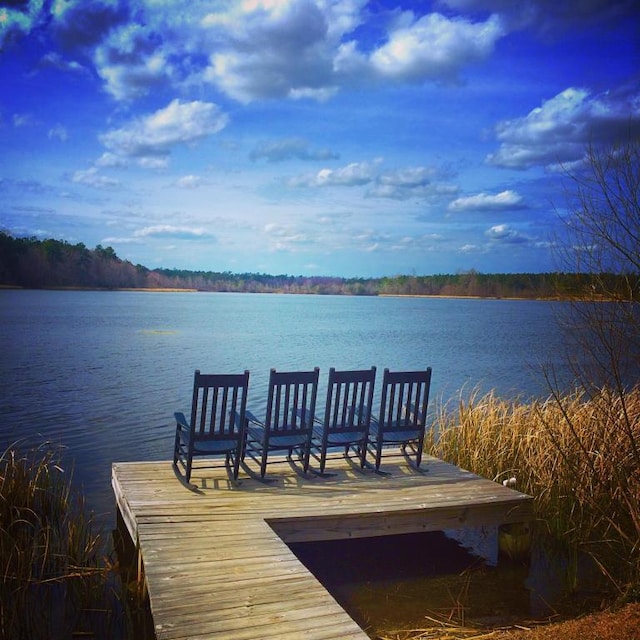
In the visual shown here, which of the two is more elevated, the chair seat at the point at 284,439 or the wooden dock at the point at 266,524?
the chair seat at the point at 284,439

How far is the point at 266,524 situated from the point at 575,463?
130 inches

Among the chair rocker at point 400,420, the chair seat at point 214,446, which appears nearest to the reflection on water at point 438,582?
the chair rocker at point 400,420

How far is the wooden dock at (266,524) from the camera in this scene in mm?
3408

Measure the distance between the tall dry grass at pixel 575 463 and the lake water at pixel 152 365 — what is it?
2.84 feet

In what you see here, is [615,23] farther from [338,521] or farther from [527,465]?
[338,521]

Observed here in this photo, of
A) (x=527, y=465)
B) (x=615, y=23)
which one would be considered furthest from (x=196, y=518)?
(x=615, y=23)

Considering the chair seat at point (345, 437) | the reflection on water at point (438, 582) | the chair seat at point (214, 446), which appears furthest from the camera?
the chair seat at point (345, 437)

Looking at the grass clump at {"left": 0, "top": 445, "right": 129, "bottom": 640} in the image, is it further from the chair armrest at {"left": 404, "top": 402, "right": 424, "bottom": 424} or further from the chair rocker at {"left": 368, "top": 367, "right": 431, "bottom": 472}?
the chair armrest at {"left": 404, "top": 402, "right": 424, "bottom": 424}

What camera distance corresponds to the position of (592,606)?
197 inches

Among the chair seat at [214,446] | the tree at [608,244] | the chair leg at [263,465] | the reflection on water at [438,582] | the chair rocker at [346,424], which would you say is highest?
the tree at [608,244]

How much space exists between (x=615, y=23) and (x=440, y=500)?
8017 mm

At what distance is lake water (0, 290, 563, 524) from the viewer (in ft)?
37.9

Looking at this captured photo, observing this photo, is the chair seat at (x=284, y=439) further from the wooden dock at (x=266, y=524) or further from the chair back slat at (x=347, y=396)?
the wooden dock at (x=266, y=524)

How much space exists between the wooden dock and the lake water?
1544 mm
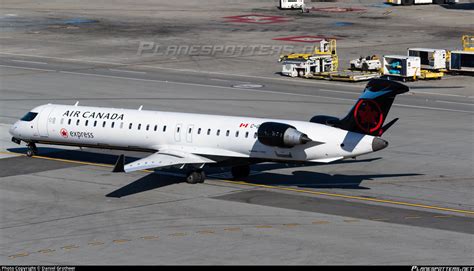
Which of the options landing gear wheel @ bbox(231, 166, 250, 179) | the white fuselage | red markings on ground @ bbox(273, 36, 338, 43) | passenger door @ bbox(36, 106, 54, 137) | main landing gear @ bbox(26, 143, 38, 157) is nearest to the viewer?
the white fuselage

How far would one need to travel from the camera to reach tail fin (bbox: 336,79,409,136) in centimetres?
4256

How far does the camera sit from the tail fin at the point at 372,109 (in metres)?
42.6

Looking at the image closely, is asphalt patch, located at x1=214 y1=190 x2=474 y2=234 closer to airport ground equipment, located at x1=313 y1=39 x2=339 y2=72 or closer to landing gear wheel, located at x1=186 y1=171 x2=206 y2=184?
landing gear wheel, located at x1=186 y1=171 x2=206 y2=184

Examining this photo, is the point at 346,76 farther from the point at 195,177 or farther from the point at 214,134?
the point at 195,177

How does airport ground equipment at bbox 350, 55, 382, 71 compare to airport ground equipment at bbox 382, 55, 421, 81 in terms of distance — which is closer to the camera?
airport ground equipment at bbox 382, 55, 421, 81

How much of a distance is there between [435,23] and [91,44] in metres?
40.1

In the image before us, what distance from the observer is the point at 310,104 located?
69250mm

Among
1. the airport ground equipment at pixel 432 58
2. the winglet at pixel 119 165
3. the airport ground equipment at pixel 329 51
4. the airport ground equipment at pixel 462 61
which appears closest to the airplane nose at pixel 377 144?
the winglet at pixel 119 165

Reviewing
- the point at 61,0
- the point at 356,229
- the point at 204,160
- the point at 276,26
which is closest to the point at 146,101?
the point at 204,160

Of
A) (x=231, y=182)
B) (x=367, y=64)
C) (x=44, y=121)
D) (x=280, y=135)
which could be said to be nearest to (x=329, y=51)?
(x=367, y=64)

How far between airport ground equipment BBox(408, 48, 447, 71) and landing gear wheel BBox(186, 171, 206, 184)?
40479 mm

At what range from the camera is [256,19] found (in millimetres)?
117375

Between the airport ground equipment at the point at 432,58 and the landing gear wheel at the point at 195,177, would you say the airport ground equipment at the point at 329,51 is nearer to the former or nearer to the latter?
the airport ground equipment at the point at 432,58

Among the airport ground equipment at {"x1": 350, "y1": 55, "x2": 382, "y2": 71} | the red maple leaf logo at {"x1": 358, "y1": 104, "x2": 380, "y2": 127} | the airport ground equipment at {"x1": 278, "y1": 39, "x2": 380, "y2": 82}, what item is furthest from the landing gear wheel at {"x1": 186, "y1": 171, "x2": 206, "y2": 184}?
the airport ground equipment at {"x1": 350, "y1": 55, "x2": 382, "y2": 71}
========
→ Written request
Pull out every line of the material above that contains the string "distance", matching case exactly.

→ Result for this exercise
Measure the distance between the tall dry grass at pixel 575 463 and the lake water at pixel 152 365 — what is it?
What camera distance corresponds to the position of (592,606)?
At what distance is lake water (0, 290, 563, 524) from the viewer (in ft)?
How does airport ground equipment at bbox 350, 55, 382, 71 compare to airport ground equipment at bbox 382, 55, 421, 81 in terms of distance — which is closer to the camera?
How much of a distance is there between [435,23] and [91,44] in metres?
In the image before us, what distance from the observer is the point at 310,104 located?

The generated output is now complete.